▶ [AUFGABEN]
• A. Auf wessen Anregung beschlossen die Länder laut dem Textauszug über extremistische Chatgruppen im öffentlichen Dienst, den Gesetzentwurf in den Bundestag einzubringen?
• B. Führen Sie den Textauszug über extremistische Chatgruppen im öffentlichen Dienst dort weiter, wo er endet.

▶ [TEXTAUSZUG]
Der Bundesrat setzt sich für eine Verschärfung des Strafrechts ein, um effektiver gegen extremistische Chatgruppen im öffentlichen Dienst vorzugehen. Außerdem sollen Angriffe auf gemeinnütziges Engagement schärfer sanktioniert werden.
Mit einer neuen Strafvorschrift, die die Verwendung volksverhetzender Inhalte und verfassungswidriger Kennzeichen im Dienst unter Strafe stellt, will der Bundesrat effektiver gegen extremistische Chatgruppen im öffentlichen Dienst vorgehen. Auf Anregung von Nordrhein-Westfalen und Schleswig-Holstein beschlossen die Länder am Freitag, einen entsprechenden Gesetzentwurf in den Deutschen Bundestag einzubringen.
Hintergrund der Bundesratsinitiative sind Fälle, in denen extremistische und menschenverachtende Inhalte in sogenannten geschlossenen Chatgruppen von Angehörigen des öffentlichen Dienstes kursierten. Beteiligt an den internen Chats waren unter anderem Polizeibeamte, Justizvollzugsbedienstete oder Soldaten der Bundeswehr. LTO hatte immer wieder über derartige Vorfälle berichtet. Zuletzt hatte z.B. das Verwaltungsgericht Düsseldorf die Entlassung von zwei Polizeianwärtern aus dem Polizeidienst bestätigt. Sie hatten u.a. Hitler-Bilder verschickt.
Strafrechtlich ist das Verhalten der auf Abwege geratenen Staatsdiener nicht immer leicht zu greifen: Für eine Verurteilung nach § 130 StGB (Volksverhetzung) oder nach § 86a StGB (Verbreiten von Kennzeichen verfassungswidriger und terroristischer Organisationen) fehle es oft an der Verwirklichung entscheidender Tatbestandsmerkmale. Etwa am Merkmal "Verbreiten eines Inhalts" (§ 130 Abs. 2 Nr. 1, § 131 Abs.1 Nr. 1a StGB), aber auch am Nachweis, dass die Personen die Inhalte vorsätzlich haben verbreiten wollen, so der Bundesrat. In der Regel bestünden die Chats außerdem nur aus einem individualisierten Kreis von Kolleginnen und Kollegen einzelner Behörden. Die kommunizierten Inhalte würden nicht mit einem undefinierten und unbestimmten bzw. unkontrollierbaren größeren Personenkreis geteilt.
"Erosion der rechtsstaatlichen Kultur entgegentreten"

[Zeilen mit räumlichen Fragedaten]
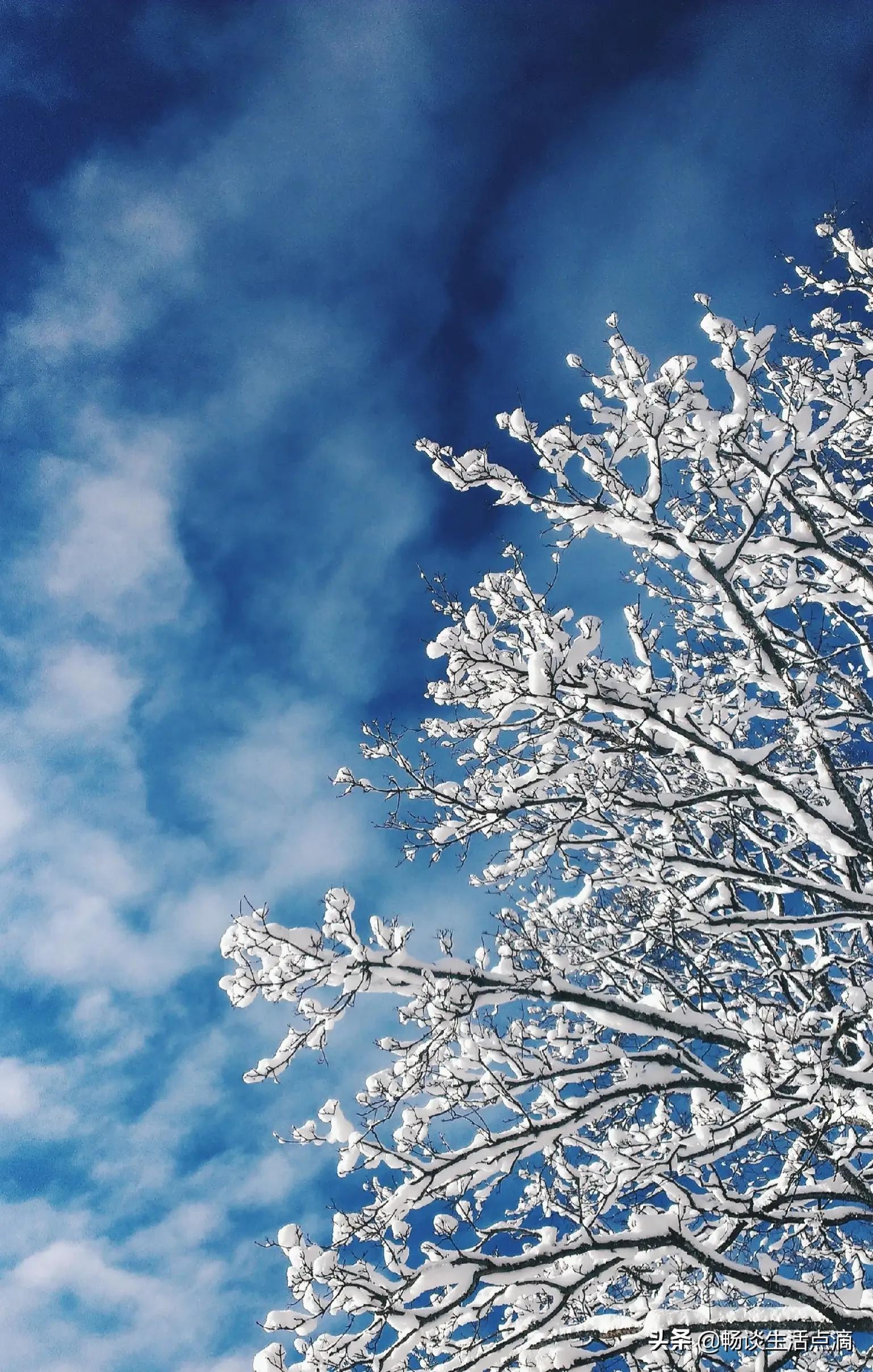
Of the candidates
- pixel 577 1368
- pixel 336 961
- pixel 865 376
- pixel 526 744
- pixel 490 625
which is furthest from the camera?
pixel 865 376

▶ [ANTWORTEN JE AUFGABE]
• A. Auf Anregung von Nordrhein-Westfalen und Schleswig-Holstein.

• B.
Vor diesem Hintergrund schlägt der Bundesrat nunmehr einen neuen Straftatbestand vor, der die Äußerung und das "Zugänglichmachen" von volksverhetzenden Inhalten und das Verwenden von Kennzeichen verfassungswidriger Organisationen unter Strafe stellt, sofern die Tathandlung im Zusammenhang mit einer Dienstausübung erfolgt. Geregelt werden soll das in einem neuen § 341 StGB. Danach würde es künftig ausreichen, dass die Handlung der Amtsträger objektiv dazu geeignet ist, das Vertrauen der Allgemeinheit in rechtsstaatliches Handeln von Behörden zu erschüttern - in tatsächlicher Erfolgseintritt ist nicht notwendig. "Die Pönalisierung dieses Verhaltens soll zukünftig potenzielle Täter davon abhalten, entsprechende Inhalte mit Wirkung für den dienstlichen Zusammenhang zu verwenden", heißt es in der Begründung.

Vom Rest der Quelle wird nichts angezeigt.